Resto Di Pietra
Uno zapping preserale mi porta su “Matrix” di Mentana. Non si parla di complotti sul 9/11 ed è già un bel progresso (nota: Mentana su Vanity Fair ha scritto che chi crede ai complotti è un coglione. Autoinsulto?). Si parla del caso Cogne e della Franzoni. Ospiti il Ministro Di Pietro e l’avvocato Taormina.
Di Pietro esordice con una frase da brividi:
“La differenza tra il p.m. e l’avvocato difensore è che il primo cerca la verità mentre il secondo le scappatoie”
In questa utopistica dichiarazione c’è tutto il giustizialismo totalitario di Di Pietro. Il dna del suo credo che ha permesso che violasse in maniera così drammatica i diritti dei suoi inquisiti quando era la Star di “Mani Pulite”.
Non relativizzo sulle verità, posso concordare sul fatto che ne esista una. Pensare che esista aprioristicamente nel caso di un processo conferisce a pm e giudici un potere divino che mi spaventa assai è che permea l’ignoranza italiota.
In un processo si deve verificare se esistono le prove affinchè un cittadino possa essere condannato a pagare per la violazione della Legge. Pensare di dimostrare una verità è follia e porta a quei processi (Cogne ne è un bell’esempio) in cui ci si sforza di dimostrare una tesi precostituita e non di far valere diritti e doveri del cittadino.
In questa ricerca (quella delle prove e non della verità) il pm deve dimostrare l’accusa e il difensore smentirla o ancora meglio dimostrare la sua inconsistenza. La Verità lasciamo che la cerchino altri.
Spengo la TV meditando sul fatto che anche Di Pietro si è definito Liberale.
Buona Vita!


23 comments
Portando il ragionamento alle sue logiche conseguenze, Di Pietro ritiene che l’unica verità possibile sia la colpevolezza dell’imputato. E’ così?
Tempi bui…
Di Pietro ha detto una cazzata, forse viziata dal fatto che realmente in Italia esiste un certo malessere per la giustizia. Non entro in valutazioni troppo trancianti, ma volgio dire che molte troppe volte anche le verotà processuali sono mistificate.

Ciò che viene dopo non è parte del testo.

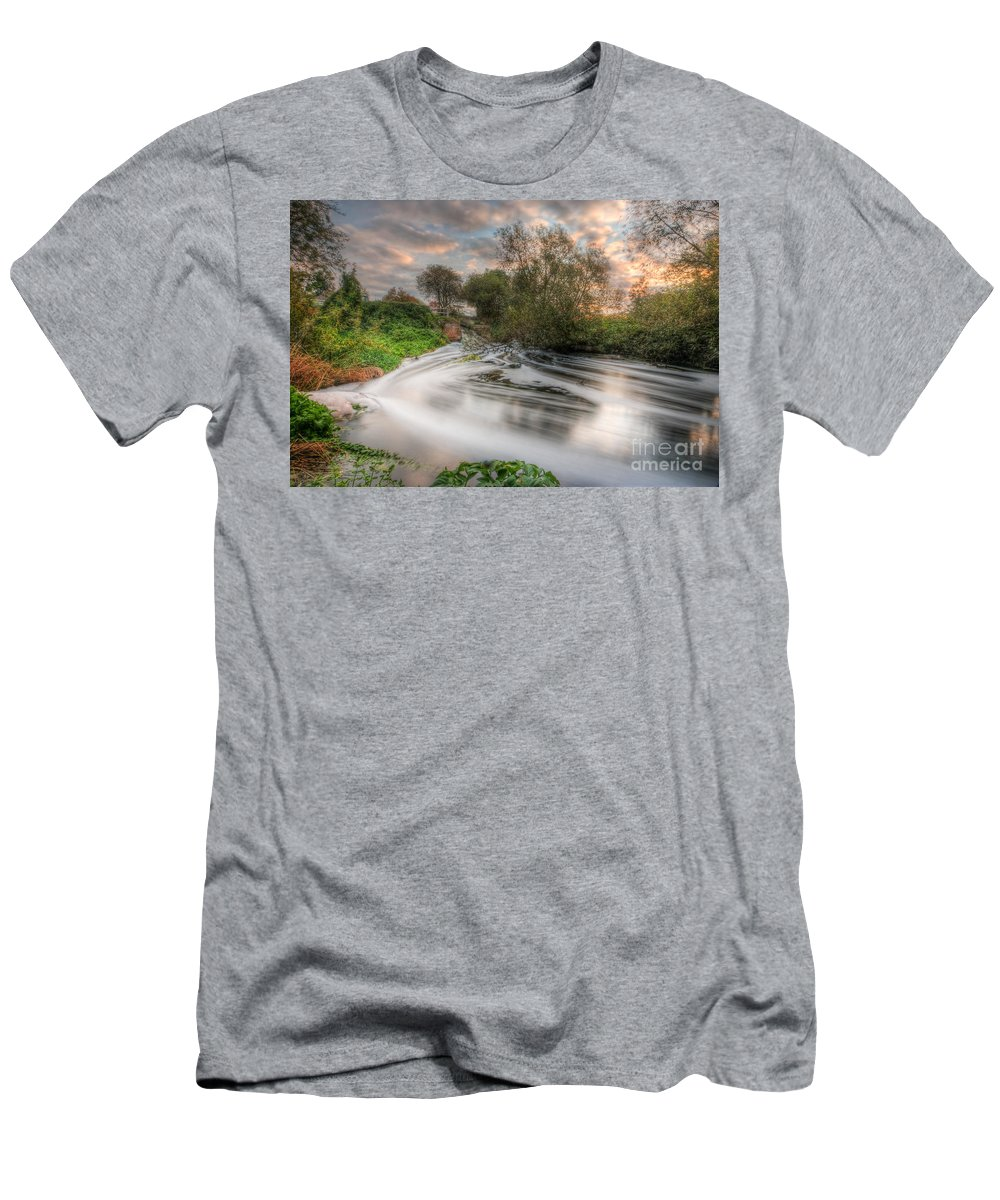 Hdr Men's T-Shirt (Athletic Fit) featuring the photograph Gush Forth 3.0 by Yhun Suarez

Mi fa schifo la sua frase, ma cosa facciamo(a parte legittimarci a vicenda che è già un bel traguardo visti i tempi) per cercare di fare chiarezza in un settore che andrebbe ricostruito dalle fondamenta? Niente. Vedi CdL vedi Unione. Una pippa.
di pietro parla pro (ex-)domo sua. tipico attaggiamento scuoti-manette.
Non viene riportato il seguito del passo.